During the last two Thursday’s, students from Vaughn High School
came to the Eli’s Cheesecake/Wright College Farmers Market for a seminar led by
Drusilla Banks, Specialist in Nutrition and Food for the University of Illinois
Extension. Drusilla is housed at Wright College in a satellite office for
After a presentation on various types of apples and other fresh
foods from the Farmers Market, students enjoyed a continental breakfast at the
Eli’s Cheesecake Bakery Cafe and then received Farmers Market Dollars so they
could buy their own produce and flowers from the Market.
Drusilla welcomes the students from Mr. Snakenborg’s class to the Farmer’s Market.
The history of the University of Illinois Extension dates back to 1862 under the Presidency of Abraham Lincoln when the Morrill Act was passed. This law established the land grant system of universities to make higher education accessible to all people in the United States. Today the statement of purpose for Extension is to help people help themselves “through an educational process which uses scientific knowledge focused on issues and needs.”
We are grateful for the Extension’s expanded programs in the Chicago Metropolitan Area and to have Drusilla Banks presence at Wright
After the program, students get to shop at the Eli’s Cheesecake/Wright College Farmers Market. The students and Mr. Snakenborg sample the produce at Liz Madsen’s stand.

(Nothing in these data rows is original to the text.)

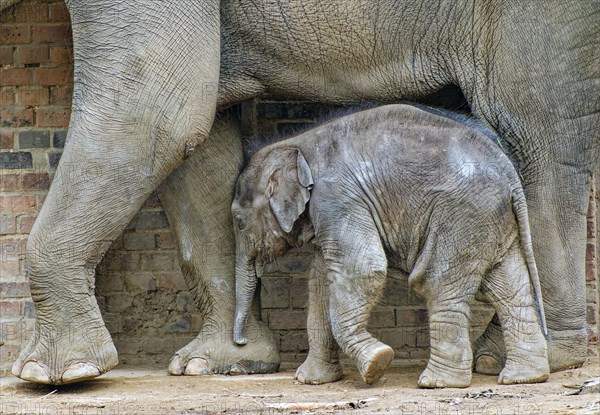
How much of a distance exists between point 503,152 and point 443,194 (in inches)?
12.9

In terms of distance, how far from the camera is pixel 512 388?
19.2 ft

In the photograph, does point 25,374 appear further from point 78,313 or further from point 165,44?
Answer: point 165,44

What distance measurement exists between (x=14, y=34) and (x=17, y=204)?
82 cm

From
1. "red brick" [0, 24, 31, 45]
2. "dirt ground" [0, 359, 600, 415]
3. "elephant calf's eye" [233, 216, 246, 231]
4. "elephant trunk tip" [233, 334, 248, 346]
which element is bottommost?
"dirt ground" [0, 359, 600, 415]

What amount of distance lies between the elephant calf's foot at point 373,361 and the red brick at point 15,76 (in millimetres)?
2304

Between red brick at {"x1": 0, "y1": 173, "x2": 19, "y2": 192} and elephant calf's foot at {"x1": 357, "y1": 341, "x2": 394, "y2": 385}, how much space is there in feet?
6.97

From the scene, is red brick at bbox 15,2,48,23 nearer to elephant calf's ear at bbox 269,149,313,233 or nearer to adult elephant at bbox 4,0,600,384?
adult elephant at bbox 4,0,600,384

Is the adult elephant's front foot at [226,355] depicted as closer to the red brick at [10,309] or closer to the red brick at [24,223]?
the red brick at [10,309]

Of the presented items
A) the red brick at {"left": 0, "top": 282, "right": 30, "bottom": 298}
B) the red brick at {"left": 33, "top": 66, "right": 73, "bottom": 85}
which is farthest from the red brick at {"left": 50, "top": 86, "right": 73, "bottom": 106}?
the red brick at {"left": 0, "top": 282, "right": 30, "bottom": 298}

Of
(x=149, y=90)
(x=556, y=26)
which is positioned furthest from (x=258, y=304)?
(x=556, y=26)

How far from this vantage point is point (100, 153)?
5.91 meters

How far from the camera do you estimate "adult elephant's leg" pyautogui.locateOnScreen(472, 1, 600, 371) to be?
609cm

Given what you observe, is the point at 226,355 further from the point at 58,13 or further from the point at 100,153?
the point at 58,13

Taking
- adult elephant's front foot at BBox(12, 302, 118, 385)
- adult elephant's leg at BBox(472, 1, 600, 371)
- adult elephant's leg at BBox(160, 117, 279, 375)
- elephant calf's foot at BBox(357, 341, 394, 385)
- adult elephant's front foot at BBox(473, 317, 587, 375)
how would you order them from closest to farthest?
elephant calf's foot at BBox(357, 341, 394, 385) → adult elephant's front foot at BBox(12, 302, 118, 385) → adult elephant's leg at BBox(472, 1, 600, 371) → adult elephant's front foot at BBox(473, 317, 587, 375) → adult elephant's leg at BBox(160, 117, 279, 375)
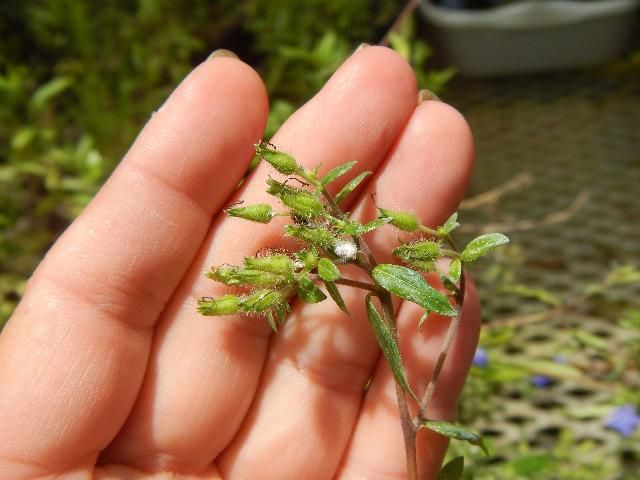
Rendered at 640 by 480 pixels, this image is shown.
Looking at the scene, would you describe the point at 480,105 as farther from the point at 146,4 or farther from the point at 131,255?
the point at 131,255

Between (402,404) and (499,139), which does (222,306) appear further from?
(499,139)

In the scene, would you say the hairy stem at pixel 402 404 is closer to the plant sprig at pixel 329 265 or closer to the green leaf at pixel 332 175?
the plant sprig at pixel 329 265

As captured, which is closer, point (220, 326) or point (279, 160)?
point (279, 160)

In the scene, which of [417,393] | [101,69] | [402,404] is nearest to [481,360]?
[417,393]

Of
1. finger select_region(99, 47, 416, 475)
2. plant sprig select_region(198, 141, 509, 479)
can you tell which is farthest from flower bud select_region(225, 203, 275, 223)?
finger select_region(99, 47, 416, 475)

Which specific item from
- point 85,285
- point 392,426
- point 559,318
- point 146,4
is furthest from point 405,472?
point 146,4

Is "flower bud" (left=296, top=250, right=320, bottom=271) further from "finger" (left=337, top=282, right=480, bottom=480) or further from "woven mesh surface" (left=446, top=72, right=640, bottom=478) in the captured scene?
"woven mesh surface" (left=446, top=72, right=640, bottom=478)
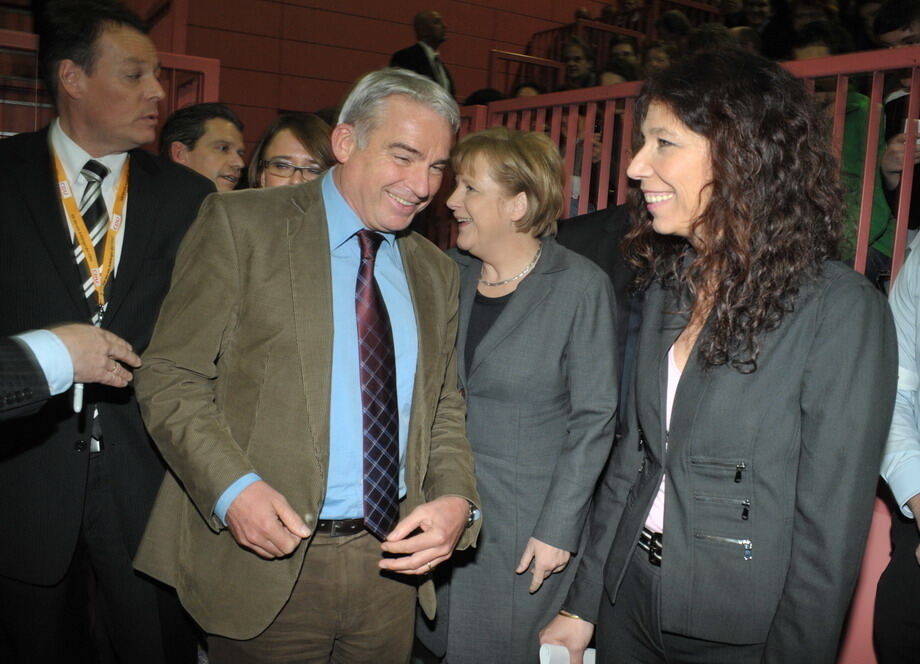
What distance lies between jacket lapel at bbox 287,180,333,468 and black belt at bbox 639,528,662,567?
73cm

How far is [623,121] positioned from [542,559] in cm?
237

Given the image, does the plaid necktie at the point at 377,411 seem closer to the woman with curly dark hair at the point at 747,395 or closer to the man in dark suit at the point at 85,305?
the woman with curly dark hair at the point at 747,395

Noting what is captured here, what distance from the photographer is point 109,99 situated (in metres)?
2.30

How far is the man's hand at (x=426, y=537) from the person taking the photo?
1635 millimetres

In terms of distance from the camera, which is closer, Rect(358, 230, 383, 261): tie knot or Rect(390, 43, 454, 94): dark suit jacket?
Rect(358, 230, 383, 261): tie knot

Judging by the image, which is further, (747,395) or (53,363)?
(53,363)

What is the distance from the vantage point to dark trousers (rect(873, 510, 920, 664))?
189 cm

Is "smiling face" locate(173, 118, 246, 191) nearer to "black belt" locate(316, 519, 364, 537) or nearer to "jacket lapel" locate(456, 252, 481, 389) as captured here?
"jacket lapel" locate(456, 252, 481, 389)

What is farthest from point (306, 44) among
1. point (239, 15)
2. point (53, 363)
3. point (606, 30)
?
point (53, 363)

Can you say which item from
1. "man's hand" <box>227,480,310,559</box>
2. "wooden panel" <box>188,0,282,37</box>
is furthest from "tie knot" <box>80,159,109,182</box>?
"wooden panel" <box>188,0,282,37</box>

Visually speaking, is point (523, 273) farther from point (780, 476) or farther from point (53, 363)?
point (53, 363)

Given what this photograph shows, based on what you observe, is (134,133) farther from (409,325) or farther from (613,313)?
(613,313)

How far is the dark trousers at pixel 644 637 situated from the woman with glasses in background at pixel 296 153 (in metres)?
2.11

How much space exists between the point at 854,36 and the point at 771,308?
209 inches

The University of Illinois Extension provided bags with information on both Wright College and the Extension. The bags were perfect for collecting purchasesf from the Market. Above the students are at the display by Nichols Farm.
The Eli’s Cheesecake/Wright College Farmers Market would not be possible without the exceptional effort of Kathy Kirby, a Master Gardener and friend to Eli’s, who made each Thursday so special. Above the students and Kathy check out a table with crafts produced by Vaughn students.
Mr. Murray’s Culinary Arts Class from Vaughn visited us one week before for Drusilla’s program and to shop the Farmers Market.
Flowers from UrbanMeadows, a program of Thresholds, were very popular this summer.
Drusilla helps a student decide on which types of apples to purchase from Nichols Farms.